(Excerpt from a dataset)
========

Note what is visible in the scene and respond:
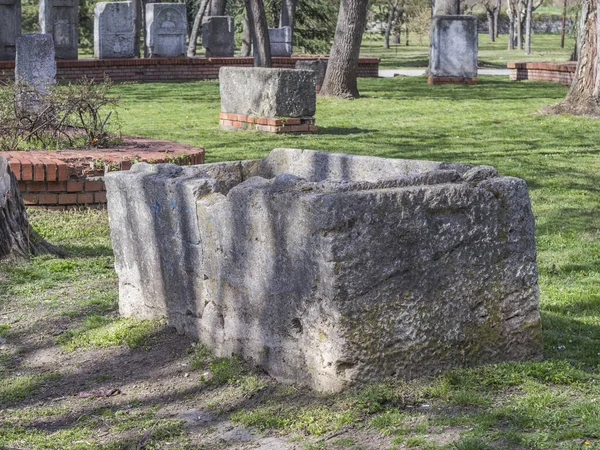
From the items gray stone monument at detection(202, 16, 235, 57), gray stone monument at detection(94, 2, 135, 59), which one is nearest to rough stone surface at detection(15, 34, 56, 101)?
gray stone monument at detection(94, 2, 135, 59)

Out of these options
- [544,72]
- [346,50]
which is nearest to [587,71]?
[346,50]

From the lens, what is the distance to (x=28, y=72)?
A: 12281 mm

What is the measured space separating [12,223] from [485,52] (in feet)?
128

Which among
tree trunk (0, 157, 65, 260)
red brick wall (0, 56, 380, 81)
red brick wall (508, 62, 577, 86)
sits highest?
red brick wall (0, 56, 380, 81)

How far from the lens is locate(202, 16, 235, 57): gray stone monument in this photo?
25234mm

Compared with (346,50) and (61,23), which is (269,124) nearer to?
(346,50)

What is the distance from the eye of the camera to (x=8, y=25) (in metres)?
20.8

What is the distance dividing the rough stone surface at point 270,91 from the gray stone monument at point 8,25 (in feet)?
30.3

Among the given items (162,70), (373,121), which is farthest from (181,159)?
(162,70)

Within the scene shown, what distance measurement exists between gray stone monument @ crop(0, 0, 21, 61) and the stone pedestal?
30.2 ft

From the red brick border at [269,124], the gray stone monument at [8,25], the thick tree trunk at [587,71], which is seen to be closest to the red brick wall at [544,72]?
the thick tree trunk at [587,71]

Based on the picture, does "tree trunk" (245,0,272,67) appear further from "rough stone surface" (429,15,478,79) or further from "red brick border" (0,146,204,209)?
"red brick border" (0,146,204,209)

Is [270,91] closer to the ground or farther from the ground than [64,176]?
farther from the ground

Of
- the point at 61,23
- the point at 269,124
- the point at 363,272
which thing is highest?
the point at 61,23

========

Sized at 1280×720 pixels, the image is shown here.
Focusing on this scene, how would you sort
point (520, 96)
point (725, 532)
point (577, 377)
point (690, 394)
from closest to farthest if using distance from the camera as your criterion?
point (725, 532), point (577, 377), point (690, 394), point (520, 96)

========

* Work to complete *
Could you gather every line in the records that contains the string "wall"? Case counts.

* Finished task *
red brick wall (0, 56, 380, 81)
red brick wall (508, 62, 577, 86)
red brick wall (0, 56, 380, 81)
From the red brick border at [269,124], the gray stone monument at [8,25], the thick tree trunk at [587,71], which is seen to be closest to the red brick wall at [544,72]?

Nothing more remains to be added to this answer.